--- PROVIDED DATA ---
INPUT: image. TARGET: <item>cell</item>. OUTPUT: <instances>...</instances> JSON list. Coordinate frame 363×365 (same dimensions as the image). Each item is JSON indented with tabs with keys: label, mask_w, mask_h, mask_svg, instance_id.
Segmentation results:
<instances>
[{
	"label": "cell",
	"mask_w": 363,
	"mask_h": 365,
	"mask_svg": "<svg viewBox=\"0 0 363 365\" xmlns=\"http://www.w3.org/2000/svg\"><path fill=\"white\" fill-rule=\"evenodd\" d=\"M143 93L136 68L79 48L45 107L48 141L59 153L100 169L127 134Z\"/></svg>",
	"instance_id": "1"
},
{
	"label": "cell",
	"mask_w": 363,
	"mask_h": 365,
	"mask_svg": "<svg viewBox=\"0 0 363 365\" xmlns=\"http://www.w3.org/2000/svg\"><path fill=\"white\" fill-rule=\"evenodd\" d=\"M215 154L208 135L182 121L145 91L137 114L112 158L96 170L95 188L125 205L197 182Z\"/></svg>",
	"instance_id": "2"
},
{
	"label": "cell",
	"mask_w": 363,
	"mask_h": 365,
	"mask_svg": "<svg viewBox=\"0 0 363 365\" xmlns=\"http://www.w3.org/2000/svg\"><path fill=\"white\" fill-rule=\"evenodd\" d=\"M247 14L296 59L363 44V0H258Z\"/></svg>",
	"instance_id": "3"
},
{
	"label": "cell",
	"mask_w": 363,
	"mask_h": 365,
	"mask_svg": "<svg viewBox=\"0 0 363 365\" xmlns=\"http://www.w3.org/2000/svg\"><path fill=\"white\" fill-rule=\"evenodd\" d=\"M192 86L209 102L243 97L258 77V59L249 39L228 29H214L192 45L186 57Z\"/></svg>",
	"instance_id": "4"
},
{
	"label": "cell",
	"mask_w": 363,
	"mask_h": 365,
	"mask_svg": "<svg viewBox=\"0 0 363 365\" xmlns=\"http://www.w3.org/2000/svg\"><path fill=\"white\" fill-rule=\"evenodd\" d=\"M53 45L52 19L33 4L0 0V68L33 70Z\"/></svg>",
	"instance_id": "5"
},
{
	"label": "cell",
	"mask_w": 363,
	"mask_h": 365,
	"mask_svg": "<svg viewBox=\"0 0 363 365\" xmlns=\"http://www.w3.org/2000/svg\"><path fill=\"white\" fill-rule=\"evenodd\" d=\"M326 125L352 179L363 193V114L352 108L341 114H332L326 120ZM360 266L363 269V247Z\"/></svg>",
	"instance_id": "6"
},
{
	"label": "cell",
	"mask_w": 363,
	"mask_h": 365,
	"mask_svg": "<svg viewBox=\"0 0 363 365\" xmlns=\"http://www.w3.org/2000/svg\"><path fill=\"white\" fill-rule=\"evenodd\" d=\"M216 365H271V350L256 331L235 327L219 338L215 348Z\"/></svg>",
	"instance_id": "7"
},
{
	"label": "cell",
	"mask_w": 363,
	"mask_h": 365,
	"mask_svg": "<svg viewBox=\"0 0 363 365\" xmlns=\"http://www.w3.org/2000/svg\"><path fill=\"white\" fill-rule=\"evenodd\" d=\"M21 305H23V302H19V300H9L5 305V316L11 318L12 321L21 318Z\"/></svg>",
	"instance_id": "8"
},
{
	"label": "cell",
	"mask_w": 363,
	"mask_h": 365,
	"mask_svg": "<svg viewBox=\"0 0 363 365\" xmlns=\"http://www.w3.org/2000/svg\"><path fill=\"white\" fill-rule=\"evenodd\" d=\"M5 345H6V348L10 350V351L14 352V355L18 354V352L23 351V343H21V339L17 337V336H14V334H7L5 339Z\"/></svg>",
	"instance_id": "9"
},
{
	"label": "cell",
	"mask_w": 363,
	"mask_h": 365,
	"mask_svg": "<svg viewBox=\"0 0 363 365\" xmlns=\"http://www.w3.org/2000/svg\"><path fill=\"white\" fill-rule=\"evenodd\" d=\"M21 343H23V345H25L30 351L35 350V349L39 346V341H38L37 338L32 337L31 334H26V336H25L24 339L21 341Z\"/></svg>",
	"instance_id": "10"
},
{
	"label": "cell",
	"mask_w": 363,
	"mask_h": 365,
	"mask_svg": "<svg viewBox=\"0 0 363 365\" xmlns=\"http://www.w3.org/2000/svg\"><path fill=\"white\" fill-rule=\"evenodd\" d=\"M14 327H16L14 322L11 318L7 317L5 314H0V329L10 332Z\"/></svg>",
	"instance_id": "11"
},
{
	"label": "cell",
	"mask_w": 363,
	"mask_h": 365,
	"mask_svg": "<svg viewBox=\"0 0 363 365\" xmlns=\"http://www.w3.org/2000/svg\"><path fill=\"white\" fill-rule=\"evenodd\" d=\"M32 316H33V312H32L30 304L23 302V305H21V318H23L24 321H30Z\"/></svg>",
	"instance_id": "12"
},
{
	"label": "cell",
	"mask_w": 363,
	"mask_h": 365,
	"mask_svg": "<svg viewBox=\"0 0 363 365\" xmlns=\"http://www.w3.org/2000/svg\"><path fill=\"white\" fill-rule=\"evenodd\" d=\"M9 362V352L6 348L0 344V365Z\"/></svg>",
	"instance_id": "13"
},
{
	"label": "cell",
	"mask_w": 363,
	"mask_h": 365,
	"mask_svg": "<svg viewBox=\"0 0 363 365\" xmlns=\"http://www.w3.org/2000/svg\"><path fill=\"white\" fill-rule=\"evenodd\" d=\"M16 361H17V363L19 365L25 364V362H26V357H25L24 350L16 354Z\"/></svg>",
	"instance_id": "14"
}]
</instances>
---
**JOB**:
Which lines above contain the string "instances", with case counting? Copy each of those lines.

**SOLUTION TO THIS EXERCISE**:
INPUT: image. TARGET: <item>cell</item>. OUTPUT: <instances>...</instances> JSON list. Coordinate frame 363×365 (same dimensions as the image). Each item is JSON indented with tabs with keys: label, mask_w, mask_h, mask_svg, instance_id.
<instances>
</instances>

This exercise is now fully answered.